The American naval bases in Japan have been the source of much criticism over the years, though they always toughed it out, but the ships and personnel were moved away rapidly after last years earthquake and nuclear disaster, as a 'precautionary measure' they said. I wonder how many remain in Japan now? Have they gone back? Many millions of people still carry on the day to day in Japan, but what must they be thinking when it rains on them now, and when they choose fresh food to eat and drink the water, or feed their children.
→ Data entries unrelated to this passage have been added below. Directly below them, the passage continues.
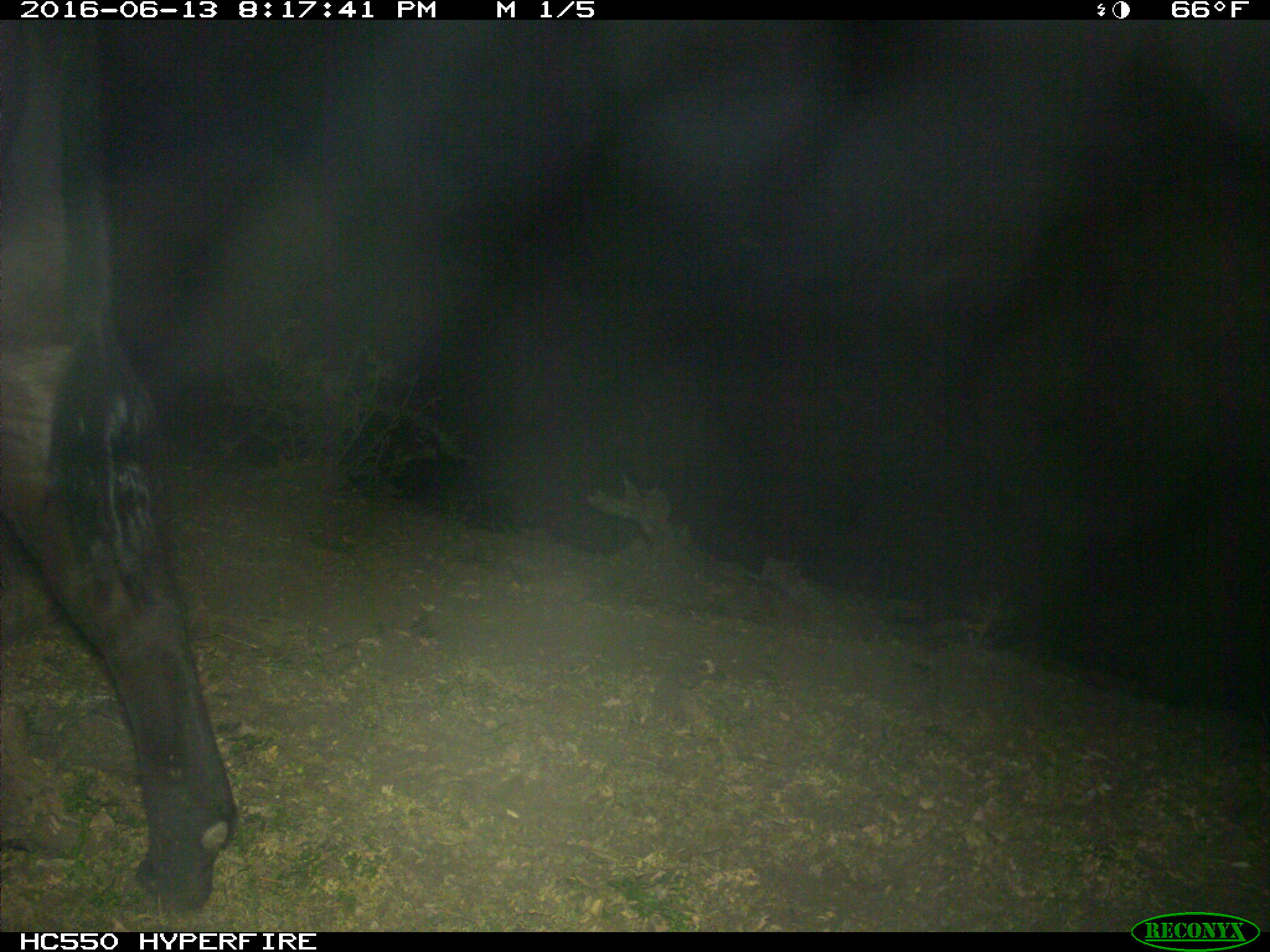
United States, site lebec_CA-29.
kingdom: Animalia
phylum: Chordata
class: Mammalia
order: Artiodactyla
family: Bovidae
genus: Bos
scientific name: Bos taurus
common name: domestic cow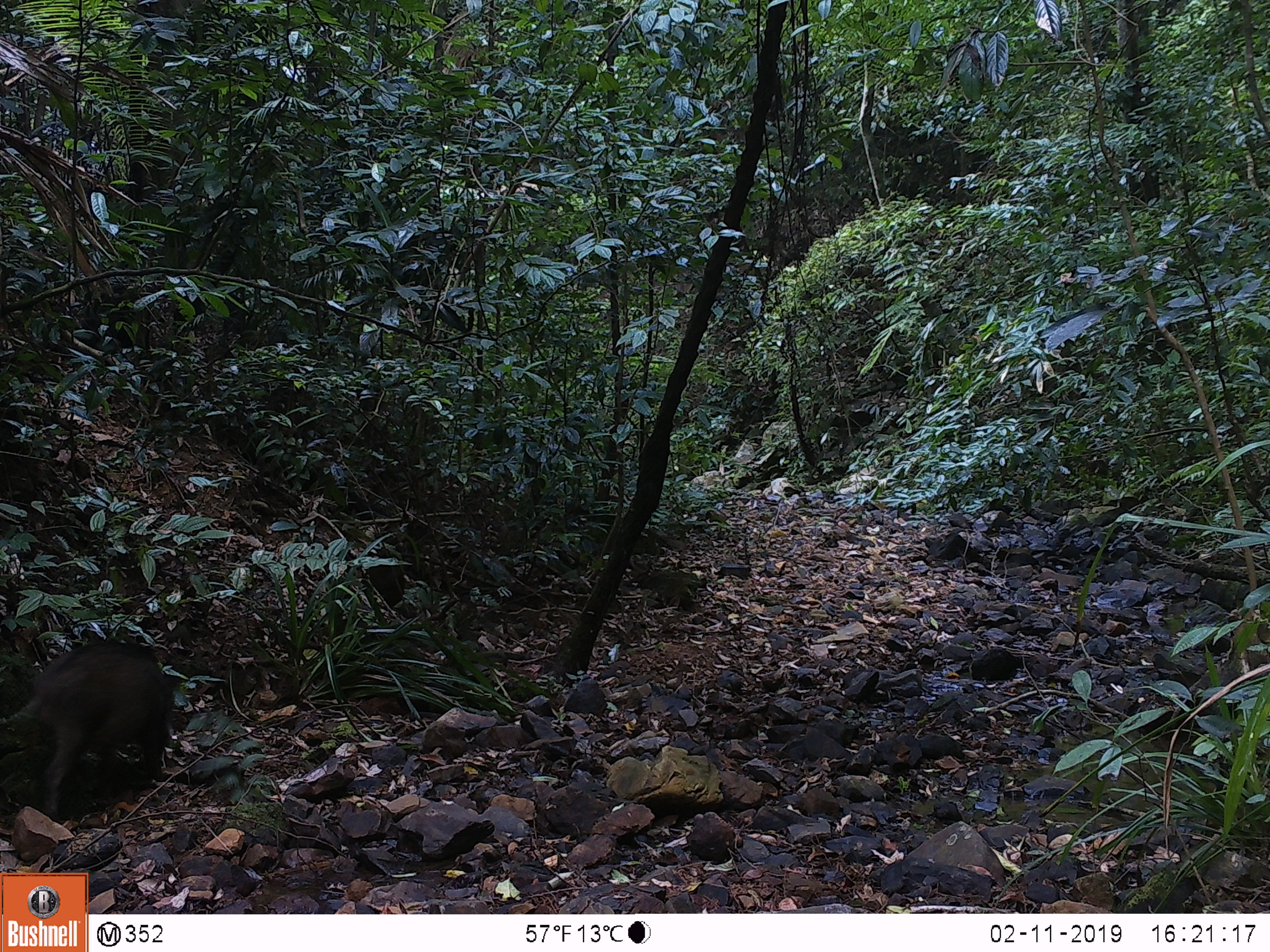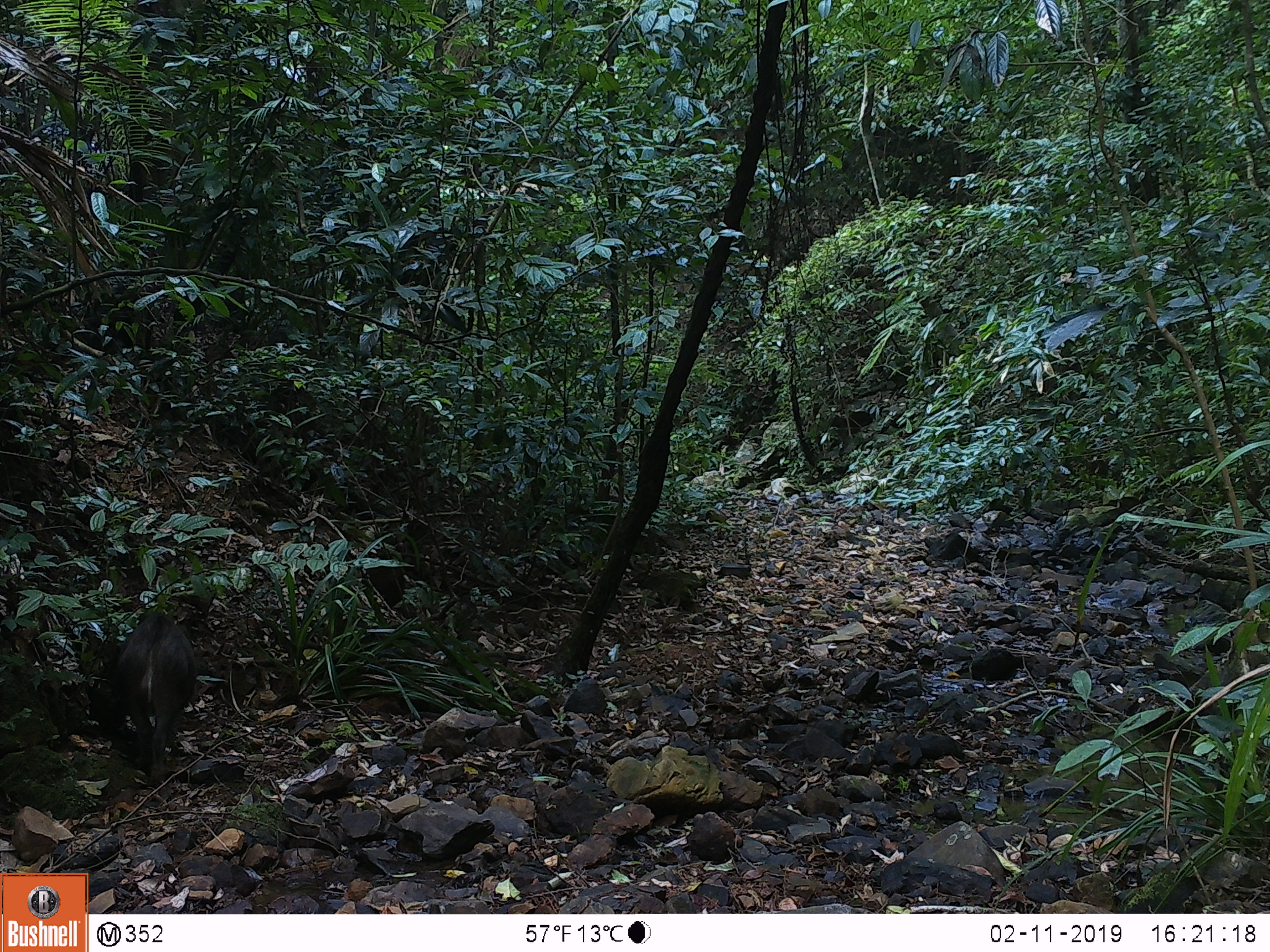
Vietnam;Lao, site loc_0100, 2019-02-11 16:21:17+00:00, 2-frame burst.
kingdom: Animalia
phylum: Chordata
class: Mammalia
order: Artiodactyla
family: Suidae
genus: Sus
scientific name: Sus scrofa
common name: eurasian wild pig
Eurasian wild pig (Sus scrofa). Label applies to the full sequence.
We are not sensitive enough to see radiation, can we taste it?

A lot of people don't want to think about Fukushima but what is happening there has consequences that are not isolated to Japan so this situation should really involve a combined international response. As far as I can tell from the MSM there is no problem, if there was any problem it was last year and there's nothing to worry about now or even any reason to bring the subject up. Is there any sign of an international response, or is this actually it?